Nipissing University, Schulich School of Education, tenured, full professor Dr. Douglas Gosse has released a groundbreaking new study that uncovers optimal teaching and learning approaches and strategies for minority boys, via the implementation of single-sex classrooms.
Canadian boys, as in the USA and abroad, have greater literacy problems than girls. Boys also voice more disengagement with school, account for most suspensions, drop out of school, and commit suicide at significantly greater rates. Minority boys are particularly at risk. The results of this study arise from four weeks of data collection in an inner city school, grades 7-8, in Toronto, Ontario, Canada. Most of the students are of African, Caribbean, and South Asian immigrant backgrounds, where English is not the primary language at home, and whose families live well below the poverty line. The study, titled “Male Educators’ Perspectives on Best Practices for Enhancing the Teaching & Learning of Minority Boys in Single-Sex Classrooms”, is based on in-school and extracurricular observations, interviews with teachers and the principal, document analysis, and a comprehensive literature review on boys and education from North American, Australian, and British sources. According to the results, minority boys in a single-sex classroom or school reap a number of benefits, including:
- enhanced engagement, participation, and sense of belonging
- fewer office referrals and better attendance
- a challenging of hegemonic masculine traits, such as homophobia and professed boredom with school subjects often dismissed as ‘gay’, ‘sissy’, or ‘girly’, including language arts and, especially, music
- greater opportunities for positive peer and male adult role modeling
Gosse states that there are five pillars for any successful effort to better educate boys, whether in single-sex or co-educational settings: (i) high expectations, (i) positive role modeling, (ii) high-yield teaching and learning approaches and strategies for differentiation, that reflect boys’ interests and modes of interacting, (iv) deconstructing the ‘cool pose’ and ‘boy code’ in curriculum in ways that do not pathologize males, and (v) a positive community ethos, environment, or climate. In addition to these five pillars, which work in tandem, a principal who is visionary, social justice minded, supportive, and hands-on, is indispensable.
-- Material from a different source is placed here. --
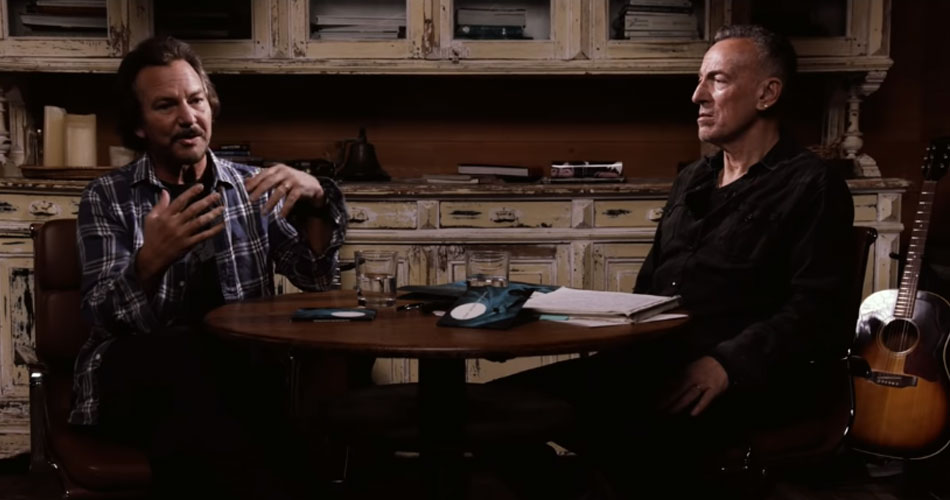 Eddie Vedder fala sobre suas influências musicais em entrevista a Bruce Springsteen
In this study, Gosse contends that there is a deprivation of respect and love in relation to boys, in particular black boys, which starts at an early age. Parents-guardians and educators are afraid that unless they are tough on boys, the boys will become ‘gay’ or ‘less than manly’. However, this obsolete toughening up process impedes boys’ academic and social success in the 21st century. Gosse offers fresh perspectives for tackling the ‘cool pose’ and ‘boy code’ to which boys are constantly subjected, as well as practical suggestions for creating boy-positive educational programs.The full report is available in the vol. 1, no. 3 (August, 2012) issue of New Male Studies: An International Journal.